TASKS TO PERFORM:
**A)** In the profile below, which crop plant does the research group use to study how SUMO mediates immune responses?
**B)** Summarize the profile below in two sentences.

SELECTED EXCERPT:

------------------------------------

Professional Experience

Jan ’19–Mar ’24 – Ramalingaswami Fellow, Central University of Rajasthan, Rajasthan, India

May ‘15 – Dec ’18 – Postdoctoral Research Associate, Durham University, Durham, UK

Dec ‘13 – Apr ’15 – Research Fellow, National University of Singapore, Singapore

Dec ‘12 – Dec ’13 – Research Assistant, National University of Singapore, Singapore

Education

2007-‘12 – Ph.D. (Biological Sciences), National University of Singapore (NUS), Singapore

2005-‘07 – M.Sc. (Biotechnology), Indian Institute of Technology Roorkee, Uttarakhand, India

2001-‘05 – B.Sc. (Hons) Agriculture, C.C.S. Haryana Agricultural University, Haryana, India

Honours and Awards

• Recipient of Ramalingaswami Re-entry Fellowship Department of Biotechnology (DBT), GOI (2019).
• All India Rank- 543 in Graduate Aptitude Test in Engineering (GATE) Life Sciences, Ministry of Human Resources Development, GOI (2006).
• Got selected for ‘summer school’ organized by School of Life Sciences, Jawaharlal Nehru University, New Delhi, India (2006).
• Recipient of scholarship for M.Sc. (Biotechnology) by Department of Biotechnology, GOI (2005-07).
• Recipient of National Talent Scholarship for B.Sc. Agriculture by Indian Council of Agricultural Research, GOI (2001-05).

Research Group Overview

The long-term research goal of the group is to elucidate and comprehend the molecular processes underlying plant pathogen (bacterial and fungal) interactions. SUMOylation -covalent conjugation of ~11 kD SUMO protein to the target lysine (K) catalyzed by an enzyme cascade- has emerged as a key PTM in plant immune signalling ensuring prompt regulation of cellular events. Nevertheless, most of our knowledge about the integral role of SUMO in plant defence responses is derived from Arabidopsis and information about its roles in major food crops is still in its infancy. Therefore, using chickpea as the crop plant, we are seeking to identify defence nodes modulated by SUMO and understand the intricate involvement of SUMO in mediating immune responses in chickpea.

At GBU, using an array of molecular, biochemical and proteomic approaches, we are intending to focus on two major aspects: –

• Elucidate the role of SUMOylation in pathogen effectors-mediated suppression of immune responses in chickpea.
• Exploring the contribution of SUMO in regulating drought-fungal infection crosstalk in chickpea.

The proposed work hopes to boost genomic selection processes for improved breeding programs and develop chickpea cultivars resilient to pathogen infections.

Publications

1. Ranjan A, Raj S, Soni K and Verma V (2024). Insights into the role of SUMO in regulating drought stress responses in pigeonpea (Cajanus cajan). Plant Cell Reports (in press). [IF: 6.2].

------------------------------------

SUPPLIED DATA:
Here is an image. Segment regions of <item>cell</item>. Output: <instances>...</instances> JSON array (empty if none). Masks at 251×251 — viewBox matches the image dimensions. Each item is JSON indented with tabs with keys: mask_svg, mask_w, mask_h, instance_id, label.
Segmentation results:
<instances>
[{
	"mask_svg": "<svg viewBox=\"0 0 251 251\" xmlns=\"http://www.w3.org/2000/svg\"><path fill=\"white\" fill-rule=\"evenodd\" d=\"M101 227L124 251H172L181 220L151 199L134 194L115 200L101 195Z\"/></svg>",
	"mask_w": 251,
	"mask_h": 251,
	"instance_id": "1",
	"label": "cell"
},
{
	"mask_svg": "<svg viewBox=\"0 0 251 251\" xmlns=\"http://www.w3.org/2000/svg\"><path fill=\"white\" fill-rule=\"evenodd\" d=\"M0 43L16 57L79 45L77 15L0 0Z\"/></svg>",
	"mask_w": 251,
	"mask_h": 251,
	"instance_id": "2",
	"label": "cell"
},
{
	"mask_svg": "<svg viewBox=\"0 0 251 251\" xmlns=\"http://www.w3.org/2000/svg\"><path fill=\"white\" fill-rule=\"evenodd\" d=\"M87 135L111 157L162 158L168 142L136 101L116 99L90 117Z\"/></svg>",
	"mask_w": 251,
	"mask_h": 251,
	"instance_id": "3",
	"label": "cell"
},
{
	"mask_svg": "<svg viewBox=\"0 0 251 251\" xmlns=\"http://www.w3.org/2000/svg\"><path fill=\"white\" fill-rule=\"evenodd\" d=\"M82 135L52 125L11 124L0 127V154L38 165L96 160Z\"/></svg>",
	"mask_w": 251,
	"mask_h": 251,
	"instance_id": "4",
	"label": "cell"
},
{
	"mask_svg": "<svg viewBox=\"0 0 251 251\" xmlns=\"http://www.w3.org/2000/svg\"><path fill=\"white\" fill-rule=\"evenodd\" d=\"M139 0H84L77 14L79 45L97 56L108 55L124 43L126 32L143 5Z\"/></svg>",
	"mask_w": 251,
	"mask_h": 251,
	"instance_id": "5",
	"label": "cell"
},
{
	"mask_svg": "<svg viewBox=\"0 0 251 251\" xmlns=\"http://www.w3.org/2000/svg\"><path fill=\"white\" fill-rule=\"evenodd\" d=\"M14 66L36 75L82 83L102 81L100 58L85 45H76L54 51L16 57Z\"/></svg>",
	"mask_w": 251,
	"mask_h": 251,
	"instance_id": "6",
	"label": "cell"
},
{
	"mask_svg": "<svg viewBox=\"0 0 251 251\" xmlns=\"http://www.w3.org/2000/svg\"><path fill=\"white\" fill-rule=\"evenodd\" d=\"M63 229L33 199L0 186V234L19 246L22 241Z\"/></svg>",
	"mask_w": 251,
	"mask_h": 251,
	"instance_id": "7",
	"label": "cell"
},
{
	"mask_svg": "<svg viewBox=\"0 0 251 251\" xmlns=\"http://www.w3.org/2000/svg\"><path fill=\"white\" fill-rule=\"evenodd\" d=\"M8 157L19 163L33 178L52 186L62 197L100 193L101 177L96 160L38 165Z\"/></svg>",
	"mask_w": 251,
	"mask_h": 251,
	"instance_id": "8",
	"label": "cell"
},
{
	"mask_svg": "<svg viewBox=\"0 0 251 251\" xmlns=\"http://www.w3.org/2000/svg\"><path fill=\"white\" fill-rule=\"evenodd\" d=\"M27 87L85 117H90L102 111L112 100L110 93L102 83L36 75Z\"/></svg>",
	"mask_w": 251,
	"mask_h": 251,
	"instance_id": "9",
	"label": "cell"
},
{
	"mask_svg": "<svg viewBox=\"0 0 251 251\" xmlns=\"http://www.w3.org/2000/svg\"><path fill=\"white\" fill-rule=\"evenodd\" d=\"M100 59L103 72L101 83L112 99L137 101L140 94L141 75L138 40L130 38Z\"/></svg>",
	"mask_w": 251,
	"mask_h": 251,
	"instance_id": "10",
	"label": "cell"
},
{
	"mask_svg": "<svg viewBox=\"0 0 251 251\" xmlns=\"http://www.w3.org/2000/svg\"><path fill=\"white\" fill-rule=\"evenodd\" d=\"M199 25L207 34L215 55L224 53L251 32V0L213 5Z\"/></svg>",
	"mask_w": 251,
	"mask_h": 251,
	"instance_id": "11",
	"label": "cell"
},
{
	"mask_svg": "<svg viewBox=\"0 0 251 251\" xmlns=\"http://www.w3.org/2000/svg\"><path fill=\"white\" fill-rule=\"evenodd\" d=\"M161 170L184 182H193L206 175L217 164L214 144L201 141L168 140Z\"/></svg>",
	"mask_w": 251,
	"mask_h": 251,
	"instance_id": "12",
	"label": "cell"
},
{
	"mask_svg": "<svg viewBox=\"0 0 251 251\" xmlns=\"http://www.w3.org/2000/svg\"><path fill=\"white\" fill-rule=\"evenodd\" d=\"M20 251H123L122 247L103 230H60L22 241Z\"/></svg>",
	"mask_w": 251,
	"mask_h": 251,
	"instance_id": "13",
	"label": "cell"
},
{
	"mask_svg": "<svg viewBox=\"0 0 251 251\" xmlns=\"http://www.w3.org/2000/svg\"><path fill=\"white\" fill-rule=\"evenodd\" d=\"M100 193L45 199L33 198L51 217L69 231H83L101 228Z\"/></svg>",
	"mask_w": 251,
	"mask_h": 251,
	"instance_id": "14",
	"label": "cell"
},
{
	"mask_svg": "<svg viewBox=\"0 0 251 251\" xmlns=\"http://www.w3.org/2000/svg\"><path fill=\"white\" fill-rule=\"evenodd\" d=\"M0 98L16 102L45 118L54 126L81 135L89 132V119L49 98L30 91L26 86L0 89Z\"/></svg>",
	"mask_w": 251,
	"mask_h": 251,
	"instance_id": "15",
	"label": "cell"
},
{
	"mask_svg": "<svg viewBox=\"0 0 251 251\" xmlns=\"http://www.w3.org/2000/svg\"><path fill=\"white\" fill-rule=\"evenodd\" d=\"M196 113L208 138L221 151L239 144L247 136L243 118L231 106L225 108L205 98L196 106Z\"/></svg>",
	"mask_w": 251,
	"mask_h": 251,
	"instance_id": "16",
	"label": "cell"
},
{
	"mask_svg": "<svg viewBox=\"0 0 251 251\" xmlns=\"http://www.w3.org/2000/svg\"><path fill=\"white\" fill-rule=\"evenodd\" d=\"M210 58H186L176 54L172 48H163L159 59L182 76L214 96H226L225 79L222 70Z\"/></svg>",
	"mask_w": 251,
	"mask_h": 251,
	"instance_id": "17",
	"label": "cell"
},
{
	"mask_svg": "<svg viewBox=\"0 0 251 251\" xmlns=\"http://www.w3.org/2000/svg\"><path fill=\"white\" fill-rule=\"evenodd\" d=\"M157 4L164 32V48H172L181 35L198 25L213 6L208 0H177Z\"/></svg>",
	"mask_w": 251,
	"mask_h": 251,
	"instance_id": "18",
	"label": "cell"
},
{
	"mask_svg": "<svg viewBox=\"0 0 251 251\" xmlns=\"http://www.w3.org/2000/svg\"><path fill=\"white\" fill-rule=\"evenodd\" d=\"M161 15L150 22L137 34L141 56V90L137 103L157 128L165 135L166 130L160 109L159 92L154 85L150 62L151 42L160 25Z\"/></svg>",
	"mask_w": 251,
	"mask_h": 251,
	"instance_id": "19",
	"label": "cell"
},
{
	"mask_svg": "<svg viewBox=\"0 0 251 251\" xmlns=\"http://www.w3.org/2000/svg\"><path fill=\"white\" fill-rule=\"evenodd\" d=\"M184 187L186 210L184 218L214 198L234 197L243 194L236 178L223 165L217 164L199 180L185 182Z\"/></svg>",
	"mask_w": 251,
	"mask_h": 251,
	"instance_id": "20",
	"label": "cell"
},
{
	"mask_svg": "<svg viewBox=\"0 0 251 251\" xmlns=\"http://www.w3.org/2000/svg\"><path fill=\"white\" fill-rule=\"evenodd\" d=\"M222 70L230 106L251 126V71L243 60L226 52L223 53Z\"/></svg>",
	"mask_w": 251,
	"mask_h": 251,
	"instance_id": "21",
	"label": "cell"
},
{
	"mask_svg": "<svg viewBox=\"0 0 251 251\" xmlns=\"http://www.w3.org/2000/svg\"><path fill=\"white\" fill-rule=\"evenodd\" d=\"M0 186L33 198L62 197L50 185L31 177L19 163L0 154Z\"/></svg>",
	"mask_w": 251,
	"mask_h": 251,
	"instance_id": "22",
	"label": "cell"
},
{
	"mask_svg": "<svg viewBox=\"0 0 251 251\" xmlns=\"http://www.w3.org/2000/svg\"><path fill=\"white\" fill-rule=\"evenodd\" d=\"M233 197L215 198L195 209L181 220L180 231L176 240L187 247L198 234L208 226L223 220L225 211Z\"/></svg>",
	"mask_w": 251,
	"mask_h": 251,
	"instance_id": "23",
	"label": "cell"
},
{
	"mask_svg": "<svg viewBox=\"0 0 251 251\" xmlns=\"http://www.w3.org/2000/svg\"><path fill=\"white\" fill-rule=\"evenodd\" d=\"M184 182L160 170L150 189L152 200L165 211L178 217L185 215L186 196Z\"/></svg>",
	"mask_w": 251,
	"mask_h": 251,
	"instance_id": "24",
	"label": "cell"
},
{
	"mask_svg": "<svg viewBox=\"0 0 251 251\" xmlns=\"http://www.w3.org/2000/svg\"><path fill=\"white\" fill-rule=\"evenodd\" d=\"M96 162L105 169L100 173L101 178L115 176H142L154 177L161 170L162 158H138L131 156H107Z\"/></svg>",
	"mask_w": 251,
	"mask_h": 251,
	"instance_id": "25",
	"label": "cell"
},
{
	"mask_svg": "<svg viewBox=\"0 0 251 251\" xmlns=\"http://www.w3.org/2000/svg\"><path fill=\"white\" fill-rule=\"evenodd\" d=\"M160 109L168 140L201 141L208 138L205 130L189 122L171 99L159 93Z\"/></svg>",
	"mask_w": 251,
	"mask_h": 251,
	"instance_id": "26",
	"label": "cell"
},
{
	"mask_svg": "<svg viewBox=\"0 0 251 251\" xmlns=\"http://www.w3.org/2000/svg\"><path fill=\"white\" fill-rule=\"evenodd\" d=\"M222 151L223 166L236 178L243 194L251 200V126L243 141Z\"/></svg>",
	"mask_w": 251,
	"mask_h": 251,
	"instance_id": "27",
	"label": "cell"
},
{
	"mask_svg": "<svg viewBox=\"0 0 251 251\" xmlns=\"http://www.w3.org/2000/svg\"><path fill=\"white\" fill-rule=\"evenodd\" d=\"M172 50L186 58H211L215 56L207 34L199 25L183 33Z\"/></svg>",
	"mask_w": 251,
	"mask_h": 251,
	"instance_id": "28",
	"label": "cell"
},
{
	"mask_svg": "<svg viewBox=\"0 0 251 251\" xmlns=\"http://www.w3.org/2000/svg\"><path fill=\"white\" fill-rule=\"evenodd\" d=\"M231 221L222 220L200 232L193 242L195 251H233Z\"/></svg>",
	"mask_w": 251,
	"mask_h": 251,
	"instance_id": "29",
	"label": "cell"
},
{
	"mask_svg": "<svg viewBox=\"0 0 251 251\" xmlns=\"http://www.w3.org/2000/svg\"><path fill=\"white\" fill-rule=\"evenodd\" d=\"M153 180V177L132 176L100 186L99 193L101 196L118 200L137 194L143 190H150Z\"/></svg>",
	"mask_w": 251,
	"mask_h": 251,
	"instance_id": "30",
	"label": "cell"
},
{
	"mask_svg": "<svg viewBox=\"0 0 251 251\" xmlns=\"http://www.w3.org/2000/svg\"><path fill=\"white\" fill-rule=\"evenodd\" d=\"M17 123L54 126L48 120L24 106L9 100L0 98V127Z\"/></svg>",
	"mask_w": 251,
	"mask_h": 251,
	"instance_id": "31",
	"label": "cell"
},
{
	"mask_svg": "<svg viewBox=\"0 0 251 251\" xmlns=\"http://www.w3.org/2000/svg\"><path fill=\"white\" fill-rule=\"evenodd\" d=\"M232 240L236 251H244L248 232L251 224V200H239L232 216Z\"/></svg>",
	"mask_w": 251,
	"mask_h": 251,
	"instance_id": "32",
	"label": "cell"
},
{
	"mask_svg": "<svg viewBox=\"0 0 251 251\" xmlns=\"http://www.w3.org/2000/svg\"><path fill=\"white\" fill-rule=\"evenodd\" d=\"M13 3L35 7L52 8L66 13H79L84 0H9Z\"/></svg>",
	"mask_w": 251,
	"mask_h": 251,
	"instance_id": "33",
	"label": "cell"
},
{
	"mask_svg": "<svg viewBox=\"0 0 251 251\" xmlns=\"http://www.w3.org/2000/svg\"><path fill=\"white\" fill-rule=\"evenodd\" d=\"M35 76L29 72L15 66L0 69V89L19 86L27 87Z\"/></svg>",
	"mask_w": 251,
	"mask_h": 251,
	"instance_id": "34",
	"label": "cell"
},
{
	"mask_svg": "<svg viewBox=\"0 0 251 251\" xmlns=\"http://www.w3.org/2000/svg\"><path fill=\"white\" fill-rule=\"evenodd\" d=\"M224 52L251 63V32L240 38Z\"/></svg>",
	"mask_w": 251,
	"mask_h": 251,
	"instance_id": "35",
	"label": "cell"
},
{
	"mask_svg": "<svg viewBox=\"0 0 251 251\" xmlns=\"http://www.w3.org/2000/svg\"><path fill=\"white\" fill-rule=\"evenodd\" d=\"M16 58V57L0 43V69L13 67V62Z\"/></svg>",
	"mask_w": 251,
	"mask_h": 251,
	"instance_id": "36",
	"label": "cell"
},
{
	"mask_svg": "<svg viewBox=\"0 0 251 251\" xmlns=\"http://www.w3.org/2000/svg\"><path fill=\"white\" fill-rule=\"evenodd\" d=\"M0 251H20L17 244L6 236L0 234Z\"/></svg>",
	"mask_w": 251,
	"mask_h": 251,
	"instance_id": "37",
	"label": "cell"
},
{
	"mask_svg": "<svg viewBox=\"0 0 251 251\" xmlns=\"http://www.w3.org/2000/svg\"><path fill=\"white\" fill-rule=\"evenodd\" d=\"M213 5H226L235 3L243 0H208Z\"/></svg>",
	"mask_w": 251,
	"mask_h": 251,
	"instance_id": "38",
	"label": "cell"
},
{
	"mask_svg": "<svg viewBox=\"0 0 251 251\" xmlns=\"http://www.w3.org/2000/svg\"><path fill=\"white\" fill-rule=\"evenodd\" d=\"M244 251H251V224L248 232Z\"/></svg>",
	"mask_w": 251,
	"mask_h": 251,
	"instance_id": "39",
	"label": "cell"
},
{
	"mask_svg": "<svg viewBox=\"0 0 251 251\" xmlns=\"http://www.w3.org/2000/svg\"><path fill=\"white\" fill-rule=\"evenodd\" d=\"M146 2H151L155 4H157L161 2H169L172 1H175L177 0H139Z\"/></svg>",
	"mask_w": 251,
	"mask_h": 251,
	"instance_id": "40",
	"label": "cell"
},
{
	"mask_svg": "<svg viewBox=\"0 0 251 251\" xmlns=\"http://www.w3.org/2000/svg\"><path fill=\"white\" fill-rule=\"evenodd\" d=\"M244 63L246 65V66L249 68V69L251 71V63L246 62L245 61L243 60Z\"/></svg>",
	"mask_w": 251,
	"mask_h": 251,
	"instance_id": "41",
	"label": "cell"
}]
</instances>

------------------------------------

ANSWERS:
**A)** Chickpea

**B)** The profile lists degrees in agriculture, biotechnology and biological sciences, followed by research posts at the National University of Singapore, Durham University and the Central University of Rajasthan. Its research group uses chickpea to study how SUMOylation regulates immune responses to bacterial and fungal pathogens, with the aim of helping develop chickpea cultivars resilient to pathogen infections.